Employee time cards are an important part of a company’s payroll system. Without them, it’s impossible to know how much a person has worked. For most people, the time card is now digital, forcing you to clock in or clock out at the beginning and end of your shift.

Usually, employers have access to digital and paper time cards, creating a little bit of a problem. For example, if you come to work on time but forget to clock in, you could clock in late or ask your employer to clock you in. He or she will likely clock you in from the time your shift was supposed to start instead of the exact time you arrived. You may not think that’s significant, but if you arrive 10 to 15 minutes early each shift, that will quickly add up over time.
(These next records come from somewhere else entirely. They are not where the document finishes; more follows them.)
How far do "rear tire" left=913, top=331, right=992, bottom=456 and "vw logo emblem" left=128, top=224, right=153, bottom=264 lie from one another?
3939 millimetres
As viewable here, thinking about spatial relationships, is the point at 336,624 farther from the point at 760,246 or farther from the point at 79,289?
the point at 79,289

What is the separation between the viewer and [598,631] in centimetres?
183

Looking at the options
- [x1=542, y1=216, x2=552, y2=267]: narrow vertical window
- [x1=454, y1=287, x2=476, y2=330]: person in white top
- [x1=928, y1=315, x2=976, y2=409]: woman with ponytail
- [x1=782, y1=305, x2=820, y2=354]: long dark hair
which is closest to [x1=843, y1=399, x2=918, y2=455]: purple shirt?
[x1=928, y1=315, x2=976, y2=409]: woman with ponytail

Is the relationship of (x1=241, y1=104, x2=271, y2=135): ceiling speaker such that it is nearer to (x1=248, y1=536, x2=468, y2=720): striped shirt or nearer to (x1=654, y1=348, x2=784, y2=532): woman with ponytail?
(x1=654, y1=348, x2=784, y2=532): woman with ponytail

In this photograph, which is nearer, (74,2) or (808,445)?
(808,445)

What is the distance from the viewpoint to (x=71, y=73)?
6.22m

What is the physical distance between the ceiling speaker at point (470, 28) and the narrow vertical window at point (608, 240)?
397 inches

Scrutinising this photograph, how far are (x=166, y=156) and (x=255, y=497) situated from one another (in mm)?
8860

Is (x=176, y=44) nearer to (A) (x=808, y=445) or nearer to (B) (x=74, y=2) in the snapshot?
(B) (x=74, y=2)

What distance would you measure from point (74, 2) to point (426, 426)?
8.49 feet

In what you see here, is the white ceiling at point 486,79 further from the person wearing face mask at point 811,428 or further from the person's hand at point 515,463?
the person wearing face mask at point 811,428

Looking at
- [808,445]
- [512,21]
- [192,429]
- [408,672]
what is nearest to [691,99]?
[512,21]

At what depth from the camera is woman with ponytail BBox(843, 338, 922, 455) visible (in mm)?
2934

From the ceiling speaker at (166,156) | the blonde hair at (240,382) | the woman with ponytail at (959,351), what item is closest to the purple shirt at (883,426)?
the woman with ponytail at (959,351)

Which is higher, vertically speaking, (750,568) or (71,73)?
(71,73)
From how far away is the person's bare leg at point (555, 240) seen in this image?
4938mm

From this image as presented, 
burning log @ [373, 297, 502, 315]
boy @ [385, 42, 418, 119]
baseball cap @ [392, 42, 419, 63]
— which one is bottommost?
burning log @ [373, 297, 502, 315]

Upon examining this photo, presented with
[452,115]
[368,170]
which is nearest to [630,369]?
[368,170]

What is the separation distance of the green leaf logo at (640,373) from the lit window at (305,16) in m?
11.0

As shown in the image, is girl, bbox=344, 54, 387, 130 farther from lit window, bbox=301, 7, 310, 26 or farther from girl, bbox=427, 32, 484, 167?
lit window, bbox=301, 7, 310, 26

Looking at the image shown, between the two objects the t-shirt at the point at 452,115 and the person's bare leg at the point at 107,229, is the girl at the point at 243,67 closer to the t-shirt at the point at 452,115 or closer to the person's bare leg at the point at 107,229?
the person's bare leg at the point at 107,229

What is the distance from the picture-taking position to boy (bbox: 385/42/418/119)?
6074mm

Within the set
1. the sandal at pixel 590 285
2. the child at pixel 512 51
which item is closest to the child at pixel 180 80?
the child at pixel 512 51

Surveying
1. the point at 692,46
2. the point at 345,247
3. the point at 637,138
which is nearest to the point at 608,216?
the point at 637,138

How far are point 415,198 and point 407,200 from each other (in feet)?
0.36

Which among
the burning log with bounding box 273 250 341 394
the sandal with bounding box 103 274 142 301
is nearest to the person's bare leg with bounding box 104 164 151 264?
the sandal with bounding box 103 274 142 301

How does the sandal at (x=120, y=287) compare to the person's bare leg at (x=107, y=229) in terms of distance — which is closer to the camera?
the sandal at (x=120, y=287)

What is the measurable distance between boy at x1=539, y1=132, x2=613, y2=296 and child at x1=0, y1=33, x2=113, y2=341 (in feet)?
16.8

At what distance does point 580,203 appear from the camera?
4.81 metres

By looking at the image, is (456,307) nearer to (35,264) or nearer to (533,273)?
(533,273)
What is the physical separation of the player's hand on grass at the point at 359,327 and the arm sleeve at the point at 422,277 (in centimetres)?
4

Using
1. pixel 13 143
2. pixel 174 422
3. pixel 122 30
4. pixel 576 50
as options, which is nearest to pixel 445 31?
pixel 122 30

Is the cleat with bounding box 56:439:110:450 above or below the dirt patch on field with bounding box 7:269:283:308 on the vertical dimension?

What is the purpose of a time card?

The primary purpose of a time card is to track the hours an employee works. Time cards have other purposes as well including:

  • Avoiding underpaying employees
  • Avoiding overpaying employees
  • Avoiding punch rounding, which could hurt a company’s budget
  • Keeping track of lost time and money
  • Being able to see who worked and at what time
  • Keeping accurate records of employees’ work hours if an employer has to produce it for a legal reason

Modern time clock systems are online, which means that the employees clock in and out when they’re present, not a moment sooner or later. Employers have a clock on most systems and rules about how early a person can clock in and how late a person can stay.

For most employees, a modern time clock system won’t lead to problems unless the employer is physically going back and altering your clock-in and clock-out times. If you feel that’s happening, it’s a good idea to take a photo of yourself clocking in and out, so you know exactly how much you worked. If it doesn’t add up, you can approach your employer about the discrepancy and potentially take the issue to court.

With paper time cards, there’s a greater issue. With these, employees have to write down when they clocked in and out. There is a potential to forget to write down that you came and left work or to understate how much you worked. While it’s easy to correct errors, your employer may not realize that a shift is missing from the card. However, he or she should be able to identify if you’ve been underpaid by looking at the schedule and when you were intended to work.